They come and go, and bring untold wealth
The Chinese aren’t coming, they’re already here. According to data from the World Bank and China Watch, outbound international tourism – people travelling abroad for reasons other than “a remunerated activity in the country visited” – among Chinese nationals nearly doubled from 2010 to 2014.
- Tuesday, 11 August 2015
More specifically, from over 57 million tourists to roughly 109 million. This is even more impressive given that in 2000 just 10 million Chinese outbound tourists were registered. The latest annual survey of China Confidential, a Financial Times research service, indicates that these numbers are the result of a combination of factors: a mushrooming middle class, more economical flights and fewer visa restrictions.
The Boston Consulting Group’s 2013 report “Winning the Next Billion asian Travelers– starting with China” predicts that “by 2030, 49% of all passenger traffic globally will be within the Asia-Pacific (APAC) region or between APAC and the rest of the world (and) more than 50% of the growth in global traffic will come from the APAC area”.
For now, the majority of Chinese tourists vacation close to home. The top five destinations of 2015 have to date been Hong Kong, South Korea, Japan, Thailand and Macau. However, the favourite long-haul holiday spot this year is France and the sixth most popular destination overall. In 2014, France welcomed 2.2 million Chinese tourists last year, a significant increase over 1.7 million in 2013. Rounding out the 2015 top 10 destinations so far are, in order of visitor numbers, Singapore, Germany, the US and UK.
France was also the most-chosen ‘dream international destination’ by 31.6% of people surveyed by China Confidential. Italy was a far second with just under 21% and five other European countries were among the top 10.

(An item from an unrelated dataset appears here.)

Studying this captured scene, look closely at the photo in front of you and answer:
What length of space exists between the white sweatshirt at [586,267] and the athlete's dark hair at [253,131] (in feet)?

Not surprisingly, the opening day of this year’s International Tourismus-Boerse (ITB) in Berlin, the world’s largest tourism trade fair, hosted a workshop on Chinese outbound tourism, focusing on the ‘second wave’ of outbound tourists and their destination and spending patterns.
For Chinese tourists are not only the most numerous worldwide, they are also the planet’s most prolific spenders. Last year they shelled out nearly €150 billion (roughly €2,900 per person) on their vacations and by 2019 174 million of them are projected to spend €240billion. Naturally, everyone is clamouring for a piece of this exponentially growing pie. To put it into broader perspective, €240 billion is just a few billion shy of Finland’s current GDP and greater than either Ireland’s or Greece’s economies.

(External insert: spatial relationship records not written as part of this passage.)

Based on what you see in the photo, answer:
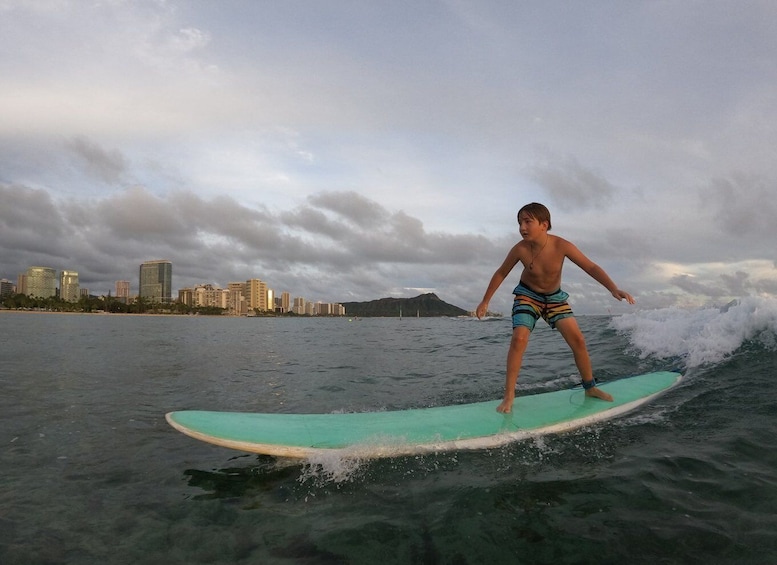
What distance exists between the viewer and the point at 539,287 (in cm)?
529

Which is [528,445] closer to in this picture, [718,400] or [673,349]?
[718,400]

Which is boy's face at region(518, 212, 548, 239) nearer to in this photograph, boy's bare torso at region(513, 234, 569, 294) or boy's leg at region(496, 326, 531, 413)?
boy's bare torso at region(513, 234, 569, 294)

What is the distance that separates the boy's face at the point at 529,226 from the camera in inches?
195

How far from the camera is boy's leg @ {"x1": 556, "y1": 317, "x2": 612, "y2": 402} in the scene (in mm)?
5277

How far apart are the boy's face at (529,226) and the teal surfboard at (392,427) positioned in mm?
1993

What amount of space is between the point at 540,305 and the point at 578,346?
2.18 feet

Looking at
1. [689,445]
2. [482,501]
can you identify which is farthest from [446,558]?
[689,445]

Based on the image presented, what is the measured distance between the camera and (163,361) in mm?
12242

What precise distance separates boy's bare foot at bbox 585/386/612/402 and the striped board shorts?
1.02m

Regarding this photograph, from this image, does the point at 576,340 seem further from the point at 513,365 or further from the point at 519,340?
the point at 513,365

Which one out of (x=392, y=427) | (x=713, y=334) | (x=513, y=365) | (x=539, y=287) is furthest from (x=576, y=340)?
(x=713, y=334)

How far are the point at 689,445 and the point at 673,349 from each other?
20.2 feet

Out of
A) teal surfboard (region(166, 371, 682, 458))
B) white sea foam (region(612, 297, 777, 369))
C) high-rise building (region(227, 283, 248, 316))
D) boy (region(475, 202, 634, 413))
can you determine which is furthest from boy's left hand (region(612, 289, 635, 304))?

The US travel industry began ramping up its catering strategies some time ago: hotels are teaching their employees basic greetings in Mandarin and outfitting coffee carafes to make tea, and a Marriott in New York has even assigned names to its presidential suites on the 44th and 45th floors because the Chinese consider the number 4 to be unlucky.
But it is the retail industries, especially in the economically strapped European economies, that should really be immersing themselves in the nuances of Chinese culture. In 2014, shopping accounted for nearly 58% of the €150 billion that Chinese tourists spent, more than triple what they paid for accommodation (17.82%) and ten times transportation (10.88%). Interestingly, they were relatively frugal when it came to food (5.84%), attraction tickets (3.72%) and entertainment (3.72%).